1149 Miles of Snow

I have been on the road this past week in the western United States.  It has been abnormally cold and snowy for this time of year.  This year will also go down as one of the warmest in recent years, but that didn’t prevent it from being brutally cold early in the year.  Nor did the warm year prevent snow from falling in late May (which is also very unusual).  Nothing explains this unusually cold and snowy weather more than the fact that there was snow on the ground for the first 932 miles of the trip, only when we dropped into a long mountain valley with an altitude that was less than 500m (1600ft) was there not snow by the road.  That 30 miles stretch of valley was the only part without significant snow on the ground.

The coldest point was reached (according to the cars thermometer) @ N 46’36″2 W 112’57″57 when the car thermometer read -5 F (-21 C).  This is probably pretty accurate as the official temperature near us at the time was Deer Lodge, Montana and it set the record low temperature for the day at -9 F (-23C).  The average low temperature for that day is 18 F (-8 C).

This is of course weather and not climate, but it does show that even a “warm” year can still have the brutal cold.  What would global warming change?  It cannot stop weather like this from happening.  Even the most absurd projections won’t take away the winter in the Northern Hemisphere.  Here are some of the beautiful winter pictures taken during my journey.  I know that those in warm climates will especially enjoy them.

The Inconvenient Skeptic

Montana at Sunset

The Inconvenient Skeptic

Lolo Pass

The Inconvenient Skeptic

Lolo Pass

The Inconvenient Skeptic

Ice on the Mountains

Posted in General by inconvenientskeptic on December 9th, 2010 at 10:30 am.


This post has 5 comments

  1. Stephen Brown Dec 10th 2010

    There are parts of England which have looked like your pictures recently!

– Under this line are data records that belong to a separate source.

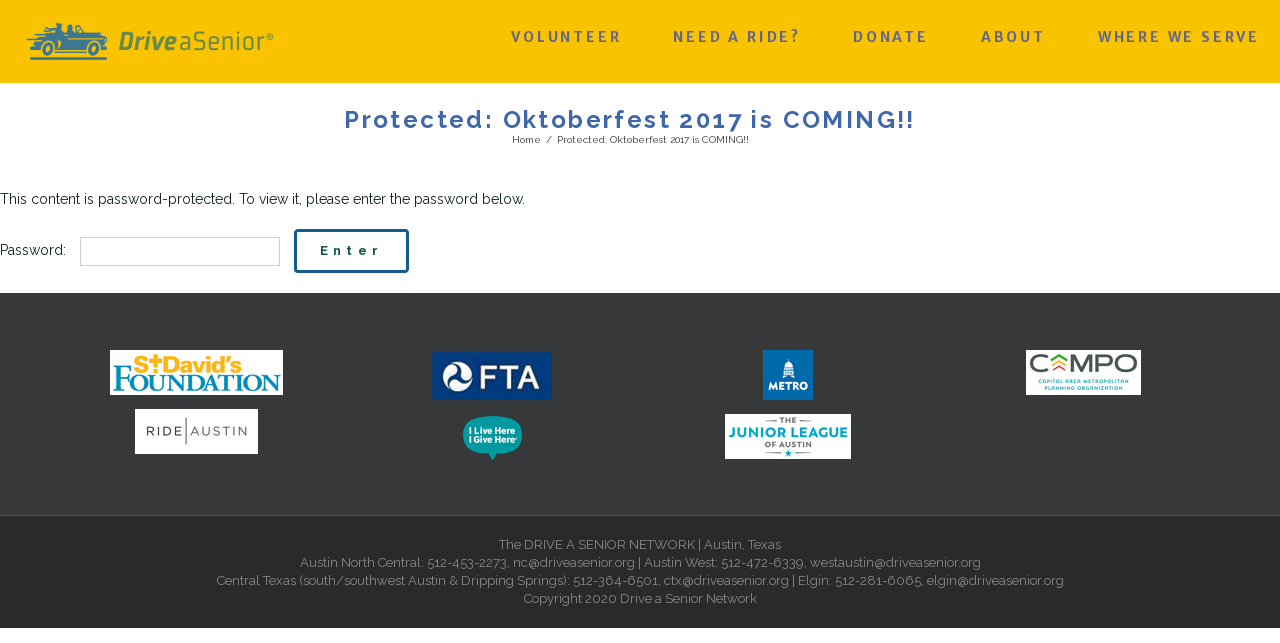

--- FILE ---
content_type: text/plain
request_url: https://www.google-analytics.com/j/collect?v=1&_v=j102&a=2085754495&t=pageview&_s=1&dl=https%3A%2F%2Fdriveasenior.org%2Foktoberfest-2017%2F&ul=en-us%40posix&dt=Oktoberfest%202017%20is%20COMING!!%20%E2%80%93%20Drive%20a%20Senior&sr=1280x720&vp=1280x720&_u=IEBAAEABAAAAACAAI~&jid=1409161726&gjid=1693005462&cid=1690698052.1769116213&tid=UA-92350042-1&_gid=1488302234.1769116213&_r=1&_slc=1&z=1197120213
body_size: -451
content:
2,cG-5P86KCHP3F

  2. Glenn Tamblyn Dec 10th 2010

    I’m not sure what the point of this post is John. You draw no conclusions and only present limited information. So a few additional factors to add to the mix when considering this post:

    We are in quite a substantial La Nina at the moment. Perhaps the strongest La Nina since the 1998 El Nino. Here in Southern Australia we are having a very wet Spring/Summer and all the dams are filling again. Yippee. But that is just one year.

    We are coming out of a strong and protracted Solar Minimum.

    Recent studies at the University of Reading have looked at the behaviour of the Northern Jet Stream from past records during periods of high & low Solar activity and seen a strong correlation bewteen the movement and ‘vibrancy’ of the Jet Stream with Solar Activity.
    Since the Jet Stream is the major dividing line between mid latitude temperate weather systems and polar cold weather, how its gyrations are affected by external factors can have a big impact on mid to higher latitude weather. The Russian forest fires and the floods in Pakistan seem to have been driven by the fact that the Jet Stream seemed to freeze in place for a protracted period. Perhaps the Israeli fires as well.

    But an observed effect as the climate has warmed is that the Jet Streams have moved a little towards the Poles on average.

    You show lots of nice emotive pictures of snow & ice from you trip. Very attractive. But you are showing a few images from one small part of the USA. And the USA is only 1.5% of the Earth. What was happening at the same time in the other 98.5%?

    This is continuing a theme on your blog. Interspersed with articles on heat transfer etc you have posted comments on the US Temperature Anomaly, and now local weather conditions in one part of the US. Rather parochial information. Isn’t that the job of the US Weather Service?

    Now possibly the readership you are aiming at is merely US based, but if you are interested in helping your readership gain an understanding of Climate and Climate Change, surely one of the key aspects is to make sure they understand the need to maintain a global focus in considering the questions, rather than the very local and parochial stance of what is happening to just 1.5% of the world.

    Surely any posts on local weather is counterproductive in providing tutorials on Global Climate.

  3. inconvenientskeptic Dec 11th 2010


    I have to say something when I post the nice winter pictures from my trip.

    In actuality much of the northern hemisphere from Mexico to Norway has experienced an early onset to deep winter weather. Record lows have been experienced in many places. Stephen can attest to the weather in England.

    Mostly though, I just wanted to post the pretty pictures from my trip. Thanks for pointing out many of the reasons for cold weather in a warm year.

  4. nofreewind Dec 11th 2010

    Nice pictures John, I enjoyed them! And yes, is has been an unusually cold and snowy winter in many places, thanks for pointing that out.

  5. Thanks for the pics John they are great whats the problem Glen? Not pollie are you. Sometimes its not to be taken seriosly.Just to enjoy. After the drought you should be grateful for the rain. Its pretty normal in the long term.